Charter Mill would not be called on to pay any of the costs for Optor’s travel, accommodation and other expenses, Optor told Tane. Vone had explained to Bernie that such outlay could be set against tax because the benevolent, spontaneous gesture by him in supporting Charter Mill would be very germane, if not essential, to developing his celebrity profile as not just a soccer star but a citizen who cared in a positive, practical, deep style about the community. He wasn’t someone who simply stood between the sticks blocking or fisting out balls. He shone with responsibility in the widest of contexts. Loriner had said this could be deftly yet sensitively utilized.

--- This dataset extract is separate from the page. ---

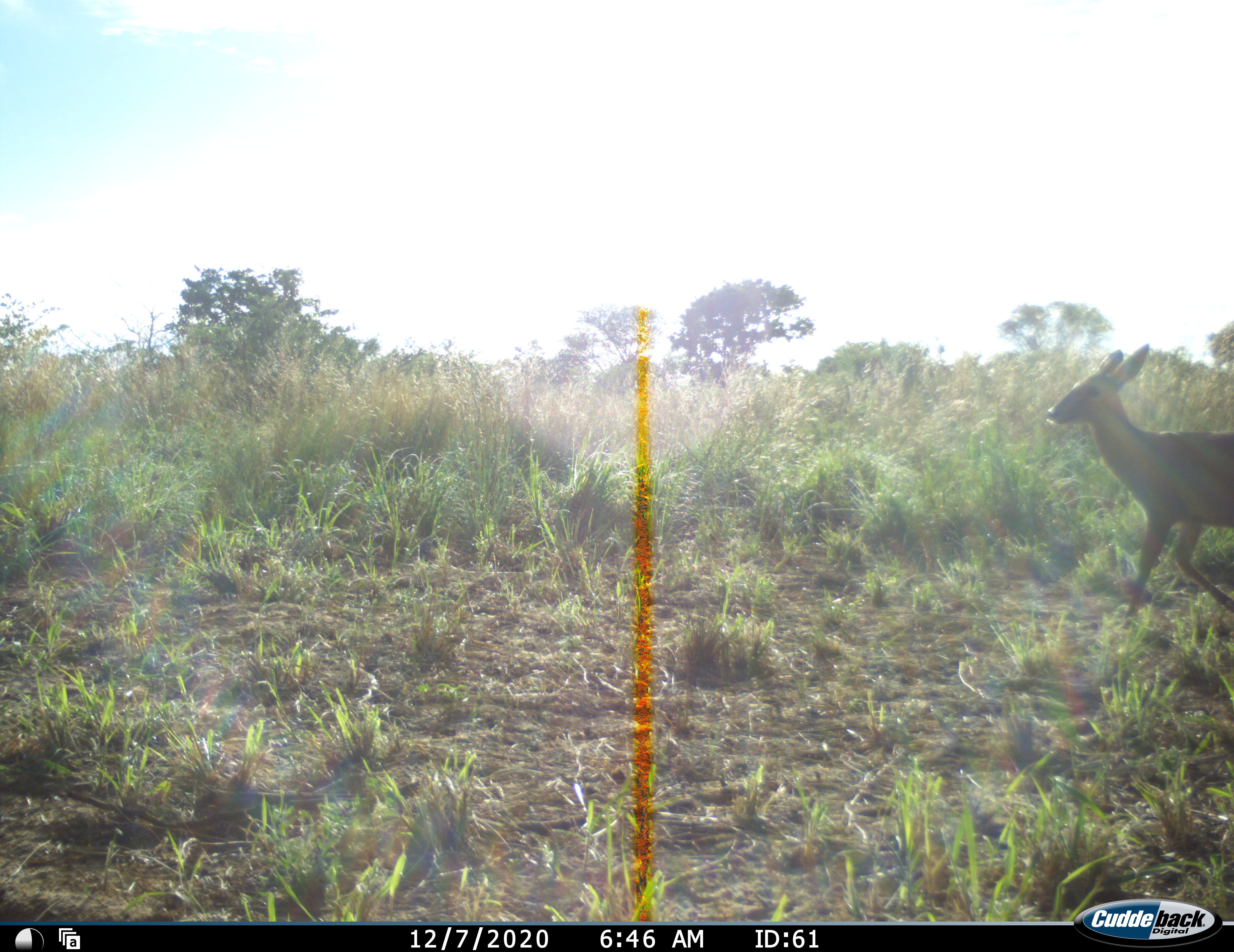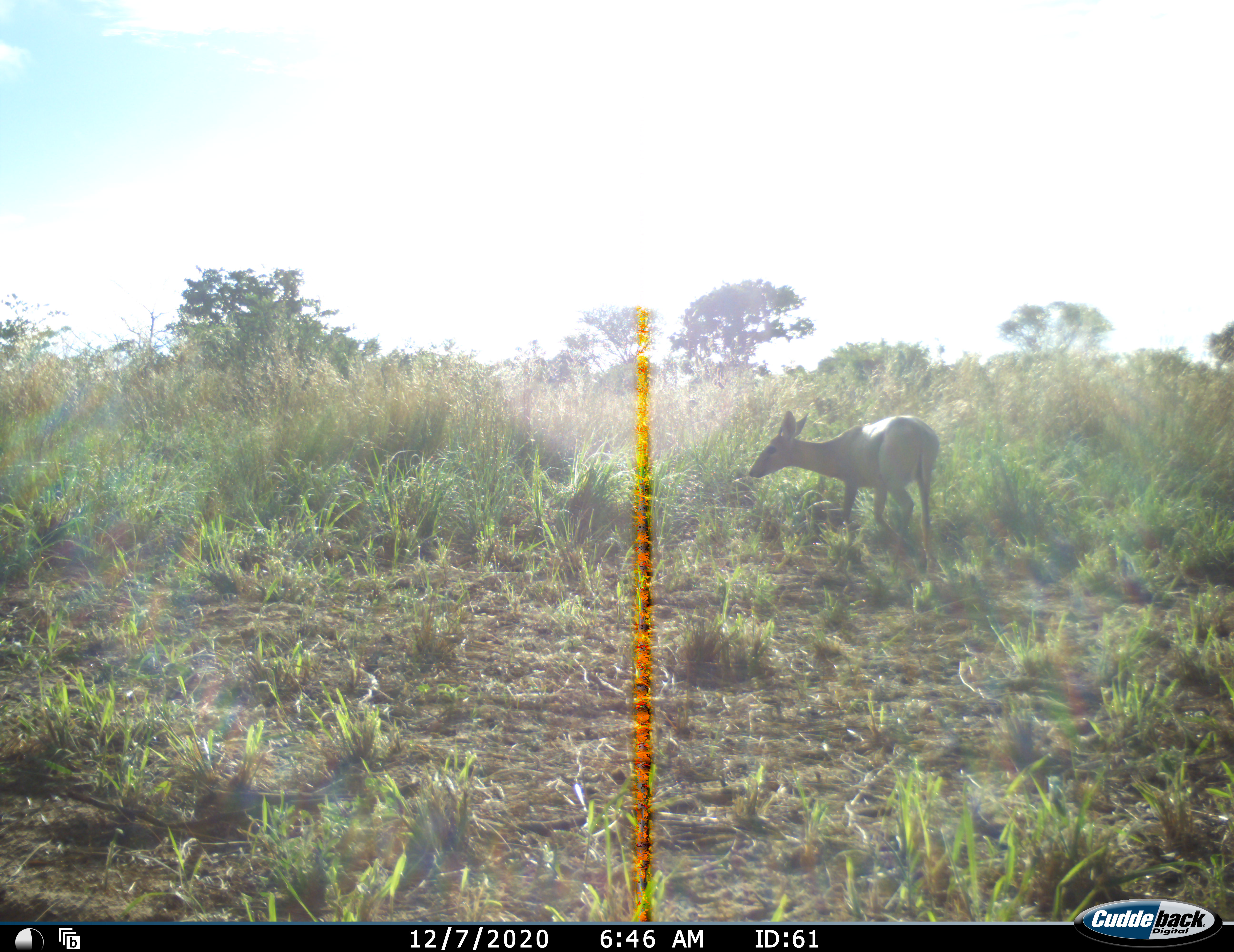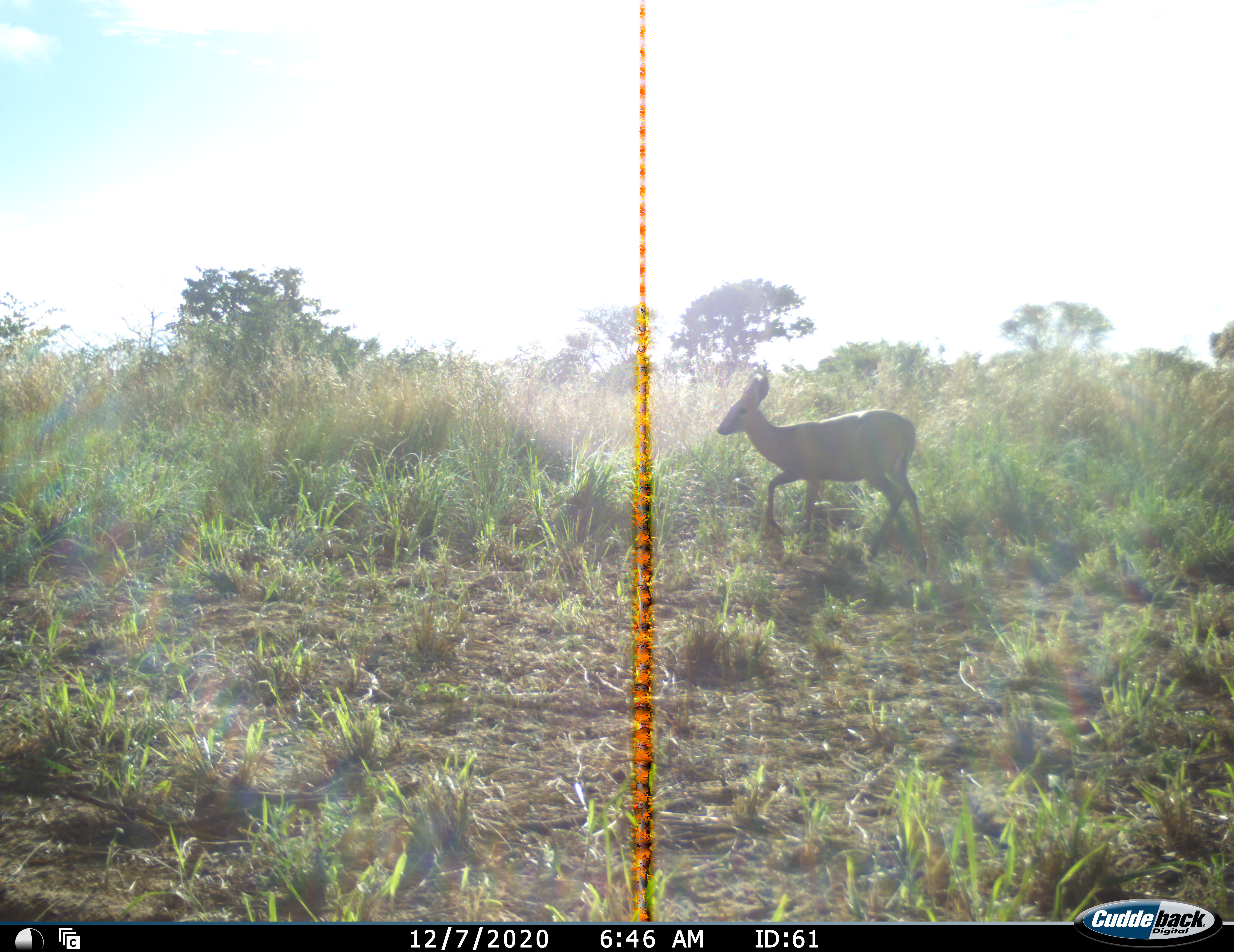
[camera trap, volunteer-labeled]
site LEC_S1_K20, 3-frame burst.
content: unidentified animal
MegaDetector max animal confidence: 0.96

Bernie told Tane that Loriner Vone believed the ‘community concept’ was an infallible switch-on for the media, national and local, and the kind of coverage Optor would get was sure to be a plus, both for himself and ‘the education place in question’. And for the charities. People in Whitehall would be impressed by Optor’s obvious splendidly strong bond with the past ‘education place in question’ because it proved that this ‘education place in question’ was brilliant. Optor had said he might be able to bring one or two other famous footballers with him to boost the lorry’s cast.